## PROBLEMS TO SOLVE
(a) Answer these questions using the passage about Herzog's film Land of Silence and Darkness.
(i) Which Herzog film does the passage call his first feature-length documentary?
(ii) According to the narrator, how did Fini Straubinger lose her sight and hearing?
(iii) For how many years was she bed-ridden afterward?
(b) Carry on the passage about Herzog's film Land of Silence and Darkness from its final sentence.

[start EXTRACTED TEXT]

Land of Silence and Darkness(1971) was Herzog’s first feature-length documentary (his previous feature, Fata Morgana [1971] begs to be classed as a metaphysical documentary, but by Herzog’s daffy description, is sci-fi). The subject matter, the struggle for human communication, is such a natural for Herzog that in some ways the film is quintessential early Herzog. It follows Fini Straubinger, a leader of, and advocate for, the deaf and blind in Germany, through a life of constant activity, entertaining and visiting people without sight or hearing. But the narrator tells us that after she first lost her sight and hearing in a fall down stairs, she was bed-ridden for seventeen years. The tremendous drive and will that enabled her, finally, to rise from her bed is now channeled into the almost obsessive drive to communicate that is the implicit subject of the film, or at least its central mystery and driving force.

[end EXTRACTED TEXT]
[start INFORMATION SHOWN]

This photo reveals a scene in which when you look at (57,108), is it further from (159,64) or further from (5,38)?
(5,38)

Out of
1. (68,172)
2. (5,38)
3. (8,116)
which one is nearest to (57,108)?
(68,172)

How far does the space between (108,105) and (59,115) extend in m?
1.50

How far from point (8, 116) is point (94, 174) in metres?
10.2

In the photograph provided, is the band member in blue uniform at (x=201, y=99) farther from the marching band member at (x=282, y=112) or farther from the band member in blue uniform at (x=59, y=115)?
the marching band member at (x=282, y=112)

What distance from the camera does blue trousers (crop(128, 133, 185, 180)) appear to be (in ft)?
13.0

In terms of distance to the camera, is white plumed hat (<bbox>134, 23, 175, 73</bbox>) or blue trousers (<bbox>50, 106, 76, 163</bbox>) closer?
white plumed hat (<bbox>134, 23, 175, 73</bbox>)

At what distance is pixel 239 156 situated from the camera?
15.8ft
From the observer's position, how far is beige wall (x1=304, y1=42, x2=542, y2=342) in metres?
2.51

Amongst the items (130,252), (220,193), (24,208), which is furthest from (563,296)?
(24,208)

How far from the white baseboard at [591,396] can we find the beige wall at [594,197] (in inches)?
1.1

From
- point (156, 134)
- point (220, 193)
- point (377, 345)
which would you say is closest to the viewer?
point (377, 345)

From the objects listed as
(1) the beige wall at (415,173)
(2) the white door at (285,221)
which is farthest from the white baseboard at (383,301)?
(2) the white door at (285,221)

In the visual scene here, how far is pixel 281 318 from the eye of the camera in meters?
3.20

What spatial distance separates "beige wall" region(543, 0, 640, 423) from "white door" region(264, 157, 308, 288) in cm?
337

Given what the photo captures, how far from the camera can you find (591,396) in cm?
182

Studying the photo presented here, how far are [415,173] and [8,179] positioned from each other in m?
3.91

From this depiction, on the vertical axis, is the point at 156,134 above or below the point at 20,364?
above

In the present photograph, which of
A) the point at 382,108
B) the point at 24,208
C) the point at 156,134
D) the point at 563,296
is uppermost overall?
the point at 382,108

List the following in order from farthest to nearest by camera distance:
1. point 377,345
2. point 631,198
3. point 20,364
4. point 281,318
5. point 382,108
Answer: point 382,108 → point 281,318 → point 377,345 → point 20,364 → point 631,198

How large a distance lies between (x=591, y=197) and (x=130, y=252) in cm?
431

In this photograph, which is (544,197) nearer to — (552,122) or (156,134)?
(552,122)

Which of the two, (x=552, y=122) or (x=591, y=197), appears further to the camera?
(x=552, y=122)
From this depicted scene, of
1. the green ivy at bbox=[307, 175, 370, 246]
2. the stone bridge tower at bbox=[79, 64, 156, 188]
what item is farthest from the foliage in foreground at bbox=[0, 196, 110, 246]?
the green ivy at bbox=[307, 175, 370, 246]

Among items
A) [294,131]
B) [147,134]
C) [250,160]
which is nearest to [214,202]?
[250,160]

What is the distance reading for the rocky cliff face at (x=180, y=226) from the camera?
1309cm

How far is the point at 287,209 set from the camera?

[end INFORMATION SHOWN]

## THE REPLIES
(a)
(i) Land of Silence and Darkness (1971)
(ii) In a fall down stairs
(iii) Seventeen years

(b)
Land of Silence and Darkness
Land of Silence and Darkness

Herzog seems determined to share her point of view: the film’s opening shot, a distorted black and white image of clouds above a road anticipates her later account of a dream describing her memories from when she could see and hear. But the film’s ability to share her point of view is limited by a perverse tension inherent in trying to use film—a medium that communicates solely through the senses of sound and sight—to examine people who can neither see nor hear.

Lacking words, Fini communicates with others and perceives the external world through touch. The film describes a touch alphabet, in which different types of touches express verbal symbols. But the most telling communication in the film comes from touches that create a sensory sharing more immediate and less ordered than language.